### Document text
□ □ □

As an example of quirky, I can tell you that my Calico cat is crazy for water. As soon as I start running a shower, she’s there meowing for me to let her jump in. She also drinks right from the bathroom sink with her head under the faucet. When she’s done, she enjoys settling down in the sink for a warm, damp snooze.
How long do Calico cats usually live?
Being Calico doesn’t affect the longevity of a female cat’s life. Many healthy cats can live to be around 15 years old or more. Of course, every individual cat is different, and this rule of thumb doesn’t apply to male Calico cats.
Unfortunately for these tri-colored guys, they often suffer from Klinefelter’s Syndrome because of their XXY chromosomes. This condition can negatively impact their health and result in shorter lifespans. Some problems associated with Klinefelter’s Syndrome include:
- Cognitive and developmental issues that can lead to behavioral problems
- Reduced bone mineral content that can up the risk for broken bones
- Increased body fat, which can lead to conditions such as joint pain, heart disease, and diabetes
It’s possible for male Calico cats with Klinefelter’s Syndrome to lead full and happy lives, but they may require special care to help deal with these issues.

□ □ □

### Extracted information
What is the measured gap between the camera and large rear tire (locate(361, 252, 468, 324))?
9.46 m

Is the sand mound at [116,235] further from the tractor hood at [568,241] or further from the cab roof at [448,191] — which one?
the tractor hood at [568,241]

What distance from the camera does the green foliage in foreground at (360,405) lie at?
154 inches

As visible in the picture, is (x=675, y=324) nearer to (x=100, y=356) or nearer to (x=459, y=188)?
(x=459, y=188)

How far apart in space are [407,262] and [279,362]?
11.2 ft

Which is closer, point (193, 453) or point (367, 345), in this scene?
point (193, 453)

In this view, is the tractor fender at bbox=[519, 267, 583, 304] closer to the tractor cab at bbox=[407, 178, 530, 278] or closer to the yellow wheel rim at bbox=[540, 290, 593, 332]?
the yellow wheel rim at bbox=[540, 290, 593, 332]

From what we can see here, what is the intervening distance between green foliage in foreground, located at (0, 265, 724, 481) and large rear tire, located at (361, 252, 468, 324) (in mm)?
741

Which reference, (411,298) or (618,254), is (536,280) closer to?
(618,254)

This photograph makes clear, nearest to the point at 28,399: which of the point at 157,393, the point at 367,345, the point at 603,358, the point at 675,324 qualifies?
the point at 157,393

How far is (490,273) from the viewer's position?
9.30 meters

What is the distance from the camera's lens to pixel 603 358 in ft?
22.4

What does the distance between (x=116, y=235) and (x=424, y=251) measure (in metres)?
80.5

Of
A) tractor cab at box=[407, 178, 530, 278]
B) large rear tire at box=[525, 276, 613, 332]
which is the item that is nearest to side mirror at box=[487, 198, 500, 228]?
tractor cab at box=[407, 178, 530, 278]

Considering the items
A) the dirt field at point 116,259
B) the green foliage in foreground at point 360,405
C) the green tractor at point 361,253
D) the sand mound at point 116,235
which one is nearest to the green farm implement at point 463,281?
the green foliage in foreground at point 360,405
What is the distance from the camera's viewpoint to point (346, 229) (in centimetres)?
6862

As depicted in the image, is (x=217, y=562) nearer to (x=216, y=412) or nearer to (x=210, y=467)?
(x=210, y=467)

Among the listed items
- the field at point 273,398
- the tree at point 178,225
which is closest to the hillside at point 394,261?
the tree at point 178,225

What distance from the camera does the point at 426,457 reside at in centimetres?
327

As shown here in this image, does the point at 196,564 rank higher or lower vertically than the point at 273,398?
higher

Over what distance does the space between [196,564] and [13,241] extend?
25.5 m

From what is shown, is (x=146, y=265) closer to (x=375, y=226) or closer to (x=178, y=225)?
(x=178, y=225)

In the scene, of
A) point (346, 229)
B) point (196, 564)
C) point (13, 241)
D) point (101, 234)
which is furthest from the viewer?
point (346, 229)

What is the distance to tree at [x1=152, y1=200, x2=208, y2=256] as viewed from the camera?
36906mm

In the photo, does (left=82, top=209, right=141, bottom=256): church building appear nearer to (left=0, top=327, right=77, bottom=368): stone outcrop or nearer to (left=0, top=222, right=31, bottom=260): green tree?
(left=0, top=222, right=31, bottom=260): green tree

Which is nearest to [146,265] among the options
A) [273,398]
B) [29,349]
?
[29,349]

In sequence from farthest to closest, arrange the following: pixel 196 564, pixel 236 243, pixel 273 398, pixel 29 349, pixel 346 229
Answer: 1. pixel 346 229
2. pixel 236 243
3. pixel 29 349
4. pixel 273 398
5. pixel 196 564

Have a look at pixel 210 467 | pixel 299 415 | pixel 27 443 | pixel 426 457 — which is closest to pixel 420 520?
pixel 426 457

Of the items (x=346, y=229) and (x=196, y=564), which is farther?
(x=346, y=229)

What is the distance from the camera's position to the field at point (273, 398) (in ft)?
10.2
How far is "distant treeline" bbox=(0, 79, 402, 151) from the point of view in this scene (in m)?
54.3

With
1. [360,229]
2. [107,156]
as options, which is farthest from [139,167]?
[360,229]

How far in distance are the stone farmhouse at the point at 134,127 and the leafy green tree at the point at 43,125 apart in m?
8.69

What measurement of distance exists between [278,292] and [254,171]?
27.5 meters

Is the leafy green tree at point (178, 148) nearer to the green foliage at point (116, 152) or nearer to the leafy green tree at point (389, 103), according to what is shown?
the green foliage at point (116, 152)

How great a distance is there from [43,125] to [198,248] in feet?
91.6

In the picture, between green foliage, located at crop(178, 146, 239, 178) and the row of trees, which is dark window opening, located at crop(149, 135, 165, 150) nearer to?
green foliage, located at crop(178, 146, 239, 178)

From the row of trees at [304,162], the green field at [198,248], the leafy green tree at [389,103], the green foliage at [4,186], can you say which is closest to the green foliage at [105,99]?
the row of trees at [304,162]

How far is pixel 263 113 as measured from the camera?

□ □ □

### Work task 1
In the Calico cat text, why do male Calico cats often have shorter lifespans? Answer in one to three sentences.
### Work task 2
According to the Calico cat text, to about what age can many healthy cats live?
### Work task 3
Continue the Calico cat text from its last sentence.
The items have nothing to do with the Calico cat text.

### Response 1
Male Calico cats often have Klinefelter's Syndrome because of their XXY chromosomes. This condition can harm their health and shorten their lives.

### Response 2
Around 15 years old or more.

### Response 3
How do I care for a Calico cat?
If you have a healthy female cat without Klinefelter’s Syndrome, you can care for her like you would any cat. For instance, brush her regularly to keep her colorful coat in great shape and take her to the veterinarian for yearly check-ups and routine preventive care, like vaccinations.
You might also want to consider a cat insurance plan for your Calico friend. Cat insurance can help you cover the expense of the wellness treatments your kitty will need over her life. It can also help you manage the costs of care in case of an accident or illness. Keep in mind that even cats who are kept inside can get hurt or sick.
Fun Calico Cat Facts
Now onto some fun stuff! There are quite a few fun Calico cat facts to discover as these colorful felines have been known to take on many guises.
1. Stately Cats
Calico cats became the official cat of Maryland in October of 2001.+ Officials chose them because their fur colors are similar to the Baltimore Oriole, which is the state’s official bird. You’ll notice that the Baltimore Orioles baseball team wears these very colors—black, orange, and white.
2. Good Luck Cats
Calico cats are thought to bring good luck in Japan. In past years, Japanese sailors would travel with Calicos onboard their ships for protection. In the U.S. and U.K., male Calico cats have been thought to be especially lucky because they are so rare.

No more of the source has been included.